O salário era da capital. O custo também. E quatro horas do meu dia não apareciam no holerite.

Durante muitos anos, morar em Itatiba e trabalhar em São Paulo fazia sentido.

A distância era grande, o deslocamento cansativo, mas existia uma compensação importante: a diferença salarial era brutal.

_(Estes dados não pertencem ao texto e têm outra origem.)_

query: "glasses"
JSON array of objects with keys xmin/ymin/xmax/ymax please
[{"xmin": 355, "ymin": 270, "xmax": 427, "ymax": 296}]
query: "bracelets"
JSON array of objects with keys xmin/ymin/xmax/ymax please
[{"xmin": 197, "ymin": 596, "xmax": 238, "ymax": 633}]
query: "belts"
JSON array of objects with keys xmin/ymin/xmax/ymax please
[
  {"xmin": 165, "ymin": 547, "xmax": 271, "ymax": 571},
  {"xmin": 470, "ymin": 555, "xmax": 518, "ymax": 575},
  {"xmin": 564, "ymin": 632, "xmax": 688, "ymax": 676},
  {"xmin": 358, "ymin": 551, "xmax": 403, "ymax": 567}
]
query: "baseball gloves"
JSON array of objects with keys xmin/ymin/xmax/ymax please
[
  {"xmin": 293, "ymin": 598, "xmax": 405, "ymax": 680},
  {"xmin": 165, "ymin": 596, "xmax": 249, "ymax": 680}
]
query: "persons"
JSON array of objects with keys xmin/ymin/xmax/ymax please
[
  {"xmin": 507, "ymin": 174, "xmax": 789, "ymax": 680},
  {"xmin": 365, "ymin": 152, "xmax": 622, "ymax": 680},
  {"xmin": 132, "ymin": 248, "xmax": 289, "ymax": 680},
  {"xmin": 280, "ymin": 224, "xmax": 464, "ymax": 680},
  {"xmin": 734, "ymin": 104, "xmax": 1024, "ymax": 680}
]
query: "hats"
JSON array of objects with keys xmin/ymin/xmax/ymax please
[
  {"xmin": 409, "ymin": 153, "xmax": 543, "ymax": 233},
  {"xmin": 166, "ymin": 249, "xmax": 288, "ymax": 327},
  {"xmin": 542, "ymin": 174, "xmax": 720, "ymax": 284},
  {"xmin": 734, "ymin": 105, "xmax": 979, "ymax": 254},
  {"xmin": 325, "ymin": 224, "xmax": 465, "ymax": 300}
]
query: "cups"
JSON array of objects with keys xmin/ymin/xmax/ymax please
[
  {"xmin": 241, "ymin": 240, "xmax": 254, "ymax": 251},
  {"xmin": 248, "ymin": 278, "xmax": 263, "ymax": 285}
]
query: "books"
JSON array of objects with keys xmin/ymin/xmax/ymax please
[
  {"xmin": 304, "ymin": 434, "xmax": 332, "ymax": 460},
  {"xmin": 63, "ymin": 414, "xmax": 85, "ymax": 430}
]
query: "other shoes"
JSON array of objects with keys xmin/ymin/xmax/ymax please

Os salários oferecidos na capital, principalmente para profissionais especializados em tecnologia, justificavam acordar cedo, pegar o fretado e percorrer diariamente dezenas de quilômetros. Morávamos no interior, com um custo de vida relativamente menor, enquanto recebíamos salários do mercado paulistano.

A conta fechava.

Só que o tempo passou.

Entre o começo dos anos 2000 e aquela segunda-feira fria de 2016, muita coisa mudou.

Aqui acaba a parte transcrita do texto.